Escribía hace un año por estas fechas, aprovechando mi 27 cumpleaños que yo o moría con esa edad como los grandes (Kurt Cobain, Amy o Cecilia) o lo hacía con 100 años. Afortunadamente, no ha sido lo primero. Fallecer con 27 años debe saber al primer sorbo a la copa, a ese buchito que sirve para medir cuan fuerte está. Quizás sea como irse de una fiesta en la que los invitados no han terminado de llegar.
Hay muchas formas de morir, y de muchas de ellas morí con 27: de sueño, hambre, miedo, vergüenza, dolor, frío, pena, amor, rabia, de recuerdos...
Con 27 morí a manos del látigo de la indiferencia, igual que con un gol presenciado en el fondo de aquel estadio, mientras un árbitro al que todavía no me he atrevido a calificar hacía de las suyas y aquel niñato vestido de payaso me increpaba.
Morí los lunes por la mañana y también algún martes o de 16.00 a 16.30 con horario de verano. También lo hice en los atascos de los viernes, con miedo a llegar tarde. No podría permitirme volver a llegar tarde. Fallecí y desfallecí en carnavales, como todos los años, haciendo eterna a aquella peluca emérita que huye de su jubilación.
También morí con la voz en directo de Pedro, Ismael y Andrés, compositores de parte de la banda sonora de este corto que va camino de largometraje. Muy seguramente ellos me entenderían si supieran que morí con teléfonos que no sonaron y con teléfonos que sonaron demasiado o también al perdonar y ser perdonado.
Morí en aquel bar, en aquellos apartamentos, aquel albergue, aquel camping o en aquel hotel con un recepcionista triste. En aquel vuelo desviado a Roma por tormenta o al ver sangrar mi tabique nasal en aquel tobogán también morí.
Con 27 morí como trabajador a tiempo completo, volviendo a la universidad. Ya no queda pared para tanta orla. También entre tanto referéndum y articulo 155 morí. Me sorprendió la muerte en el sillín de una bici, igual que cumpliendo el voto con la Virgen de los Reyes sobre mis hombros.
A 3580 metros de altitud también decidí morir mientras brotaban miedos. De la misma forma, se quedó una parte de mí en algún lugar entre Oviedo y Compostela porque fue a los 27 que decidí dejar de ser para siempre un "no peregrino".
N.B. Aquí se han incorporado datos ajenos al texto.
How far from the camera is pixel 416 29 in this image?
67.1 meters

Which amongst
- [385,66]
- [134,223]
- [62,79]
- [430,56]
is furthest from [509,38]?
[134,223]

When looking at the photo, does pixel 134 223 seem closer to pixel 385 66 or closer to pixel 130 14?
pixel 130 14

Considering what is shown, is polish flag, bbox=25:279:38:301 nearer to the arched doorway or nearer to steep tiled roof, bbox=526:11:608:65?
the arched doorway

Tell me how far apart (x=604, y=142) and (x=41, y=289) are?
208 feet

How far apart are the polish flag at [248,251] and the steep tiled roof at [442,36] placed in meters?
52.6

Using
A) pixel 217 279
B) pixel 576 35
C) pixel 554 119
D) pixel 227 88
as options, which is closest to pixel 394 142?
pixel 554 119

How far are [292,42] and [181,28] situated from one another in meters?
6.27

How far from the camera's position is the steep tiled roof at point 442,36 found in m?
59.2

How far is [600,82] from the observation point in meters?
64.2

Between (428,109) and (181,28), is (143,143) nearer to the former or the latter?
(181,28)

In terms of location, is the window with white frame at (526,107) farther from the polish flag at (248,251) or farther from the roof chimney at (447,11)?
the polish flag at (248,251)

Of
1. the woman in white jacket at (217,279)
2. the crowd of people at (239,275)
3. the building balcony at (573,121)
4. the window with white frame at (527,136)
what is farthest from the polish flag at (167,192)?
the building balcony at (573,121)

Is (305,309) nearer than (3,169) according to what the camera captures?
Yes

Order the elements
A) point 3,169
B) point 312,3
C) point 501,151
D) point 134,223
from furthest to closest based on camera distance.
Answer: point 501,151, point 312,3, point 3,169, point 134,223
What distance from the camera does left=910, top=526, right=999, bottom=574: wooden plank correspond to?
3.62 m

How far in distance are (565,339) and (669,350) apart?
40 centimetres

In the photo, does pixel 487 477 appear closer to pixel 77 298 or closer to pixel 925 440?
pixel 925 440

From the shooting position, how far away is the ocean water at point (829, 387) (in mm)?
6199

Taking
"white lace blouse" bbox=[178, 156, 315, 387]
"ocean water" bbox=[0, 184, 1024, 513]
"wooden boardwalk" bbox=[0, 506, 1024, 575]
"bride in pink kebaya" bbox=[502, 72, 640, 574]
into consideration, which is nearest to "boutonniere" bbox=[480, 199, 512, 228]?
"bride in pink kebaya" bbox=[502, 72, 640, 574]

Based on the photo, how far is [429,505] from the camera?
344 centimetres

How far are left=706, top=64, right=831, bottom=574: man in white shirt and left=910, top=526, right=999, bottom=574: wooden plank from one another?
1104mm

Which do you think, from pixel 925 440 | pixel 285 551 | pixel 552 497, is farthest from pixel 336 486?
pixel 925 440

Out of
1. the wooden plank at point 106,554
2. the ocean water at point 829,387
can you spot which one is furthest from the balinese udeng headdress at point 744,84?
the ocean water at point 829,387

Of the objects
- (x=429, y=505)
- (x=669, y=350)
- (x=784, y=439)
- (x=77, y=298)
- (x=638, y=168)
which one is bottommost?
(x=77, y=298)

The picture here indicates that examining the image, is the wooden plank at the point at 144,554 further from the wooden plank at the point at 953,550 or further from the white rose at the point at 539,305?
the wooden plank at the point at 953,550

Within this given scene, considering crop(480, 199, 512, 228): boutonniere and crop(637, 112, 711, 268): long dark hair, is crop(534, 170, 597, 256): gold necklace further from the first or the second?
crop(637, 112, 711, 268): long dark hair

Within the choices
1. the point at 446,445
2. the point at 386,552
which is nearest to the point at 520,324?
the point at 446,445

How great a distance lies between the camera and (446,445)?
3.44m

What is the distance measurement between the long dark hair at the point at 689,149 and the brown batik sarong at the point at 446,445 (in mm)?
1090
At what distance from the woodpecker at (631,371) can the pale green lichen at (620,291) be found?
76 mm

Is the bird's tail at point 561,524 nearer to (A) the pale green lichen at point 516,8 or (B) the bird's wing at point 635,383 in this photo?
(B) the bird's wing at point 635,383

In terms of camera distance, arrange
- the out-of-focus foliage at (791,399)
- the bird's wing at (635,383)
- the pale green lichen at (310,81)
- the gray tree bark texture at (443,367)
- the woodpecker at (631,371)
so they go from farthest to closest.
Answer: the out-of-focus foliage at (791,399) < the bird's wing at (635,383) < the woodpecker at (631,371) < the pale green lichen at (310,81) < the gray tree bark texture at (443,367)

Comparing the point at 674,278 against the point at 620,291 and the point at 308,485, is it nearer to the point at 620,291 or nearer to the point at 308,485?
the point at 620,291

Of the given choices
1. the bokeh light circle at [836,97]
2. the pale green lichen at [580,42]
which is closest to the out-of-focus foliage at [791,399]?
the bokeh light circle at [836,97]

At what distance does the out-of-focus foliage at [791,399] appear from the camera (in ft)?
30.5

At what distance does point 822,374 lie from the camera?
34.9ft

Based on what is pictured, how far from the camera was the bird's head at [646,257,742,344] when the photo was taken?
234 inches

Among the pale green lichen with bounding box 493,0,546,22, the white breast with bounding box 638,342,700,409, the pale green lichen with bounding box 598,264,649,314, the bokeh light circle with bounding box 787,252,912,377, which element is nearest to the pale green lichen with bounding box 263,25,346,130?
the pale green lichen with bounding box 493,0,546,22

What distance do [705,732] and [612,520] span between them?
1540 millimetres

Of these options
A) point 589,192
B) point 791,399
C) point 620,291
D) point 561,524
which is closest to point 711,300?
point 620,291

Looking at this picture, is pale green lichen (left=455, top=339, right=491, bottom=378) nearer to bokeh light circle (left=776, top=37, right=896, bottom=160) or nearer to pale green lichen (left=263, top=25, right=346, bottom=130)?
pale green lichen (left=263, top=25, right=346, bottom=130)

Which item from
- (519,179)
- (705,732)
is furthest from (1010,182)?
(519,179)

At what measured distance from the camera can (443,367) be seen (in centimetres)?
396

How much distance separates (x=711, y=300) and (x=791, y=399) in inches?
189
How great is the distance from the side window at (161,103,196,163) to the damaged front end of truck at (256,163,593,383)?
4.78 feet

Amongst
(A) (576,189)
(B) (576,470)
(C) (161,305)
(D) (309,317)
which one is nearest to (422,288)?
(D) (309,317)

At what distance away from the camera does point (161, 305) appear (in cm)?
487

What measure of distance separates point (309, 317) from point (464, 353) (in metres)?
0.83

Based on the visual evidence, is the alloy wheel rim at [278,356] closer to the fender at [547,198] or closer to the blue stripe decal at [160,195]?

Morí al conocerla y al verla marchar cuando solamente dejó su nombre, una canción,algún guiño de ojo y un recuerdo que no para de acosar. Despedirse para siempre con 27 será siempre sinónimo de dejar morir una parte de uno mismo.
Y pese a tanta muerte, sigo vivo, porque igual que morí de las formas detalladas (y obviadas) también volví a nacer y todavía me pregunto qué palabra es el contrario de morir, si vivir o nacer.